Afghanistan | Medical supplies could run out soon, warns the WHO

(Geneva) The World Health Organization (WHO) said Friday that supplies of medical equipment in Afghanistan will be depleted within days, where it now hopes to provide assistance through Mazar-i airport.

Posted on Aug 27, 2021 at 1:55 pm

“We only have a few days of medical care and we are exploring all possibilities to bring more medicines into the country,” said Rick Brennan, director of the WHO program for health emergencies in the Eastern Mediterranean, during an online press conference from Cairo.

Following the attacks on Kabul airport, the official said the organization’s two priorities were to ensure the safety of humanitarian personnel and the continuity of basic health services, especially for the most vulnerable, especially women and children.

WHO has staff in all 34 Afghan provinces who are responsible for monitoring the health situation.

“The good news is that 97% of the 2,200 or so health facilities they serve are still open and functional,” Brennan said.

In contrast, he said, “medical supplies are running low” and “WHO is unable” to meet needs.

Security and logistical differences make it more difficult to get aid to Afghanistan, but WHO hopes to find a solution in the coming days with the support of the Pakistani government.

“As Kabul Airport is not an option right now, we will likely use Mazar-i-Sharif Airport, with a maiden flight expected in the next few days,” Brennan said.

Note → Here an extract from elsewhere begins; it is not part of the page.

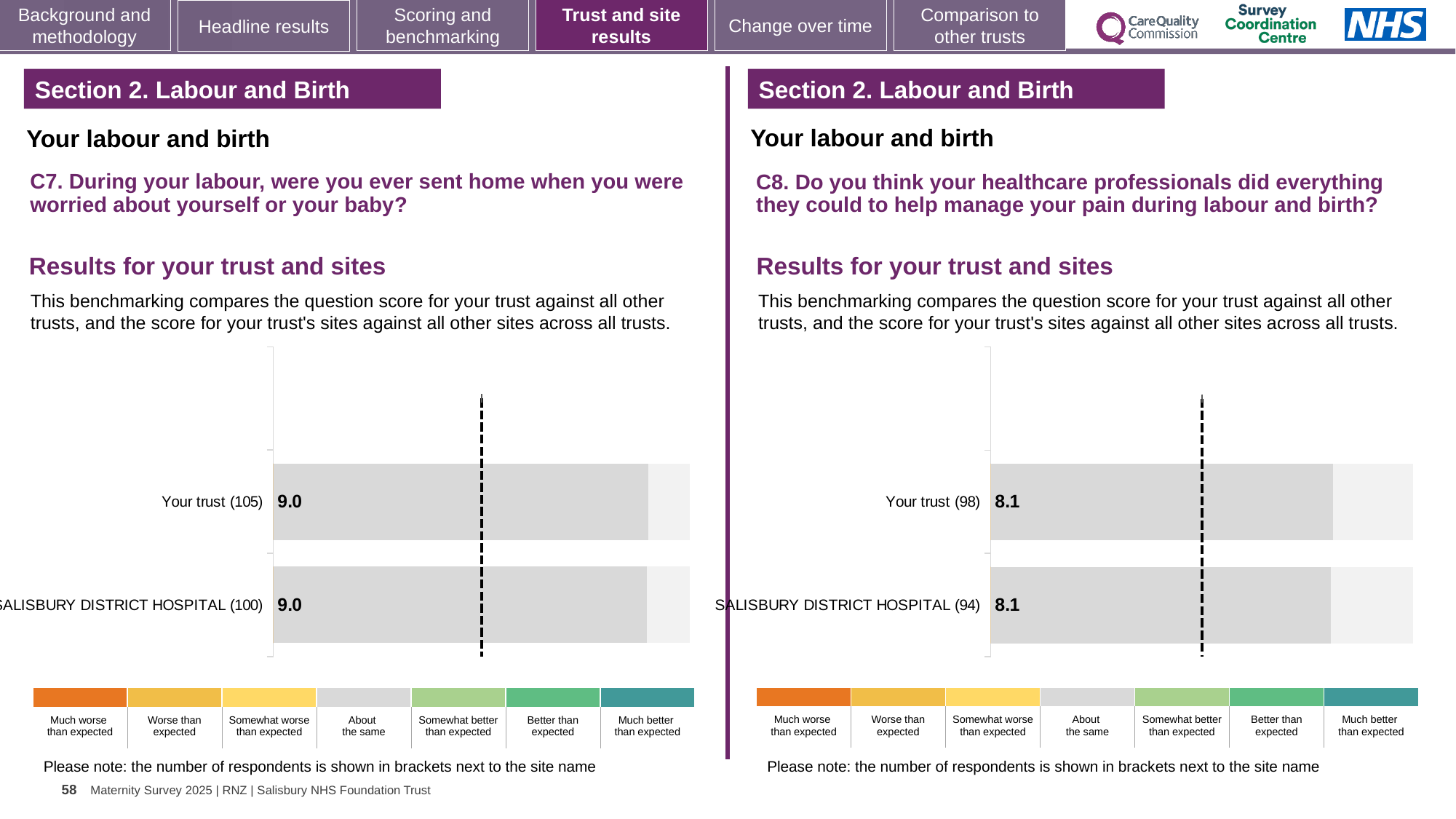
On the left chart (C7), what is the score for Your trust? 9.0 Is the score for Your trust on the left chart (C7) larger or smaller than the score for Your trust on the right chart (C8)? Larger How many bars are plotted on the right chart (C8)? 2 What kind of chart is used on the left (C7)? Bar chart How many bars are plotted on the left chart (C7)? 2 On the right chart (C8), what is the score for Your trust? 8.1 On the right chart (C8), what is the difference between the score for Your trust and the score for SALISBURY DISTRICT HOSPITAL? 0.0 On the left chart (C7), what is the score for SALISBURY DISTRICT HOSPITAL? 9.0 On the left chart (C7), how many respondents are shown in brackets next to Your trust? 105 On the right chart (C8), what is the score for SALISBURY DISTRICT HOSPITAL? 8.1 On the left chart (C7), what is the difference between the score for Your trust and the score for SALISBURY DISTRICT HOSPITAL? 0.0 On the right chart (C8), how many respondents are shown in brackets next to SALISBURY DISTRICT HOSPITAL? 94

The number of victims of the double suicide attack by the Islamic State (IS) jihadist group at Kabul airport rose to 85 dead on Friday in a tense atmosphere a few days before the planned end of the evacuations of foreigners and Afghans, including thirteen American soldiers on the run the new Taliban regime.

Rupert Colville, spokesman for the UN High Commissioner for Human Rights, called for those responsible “to be arrested as soon as possible and brought to justice”.

The attacks “were clearly designed to kill and maim as many people as possible: civilians – children, fathers, mothers and the Taliban and foreign forces protecting the airport,” he said.

“It was an attack specifically aimed at causing a bloodbath, and it caused a bloodbath,” he added.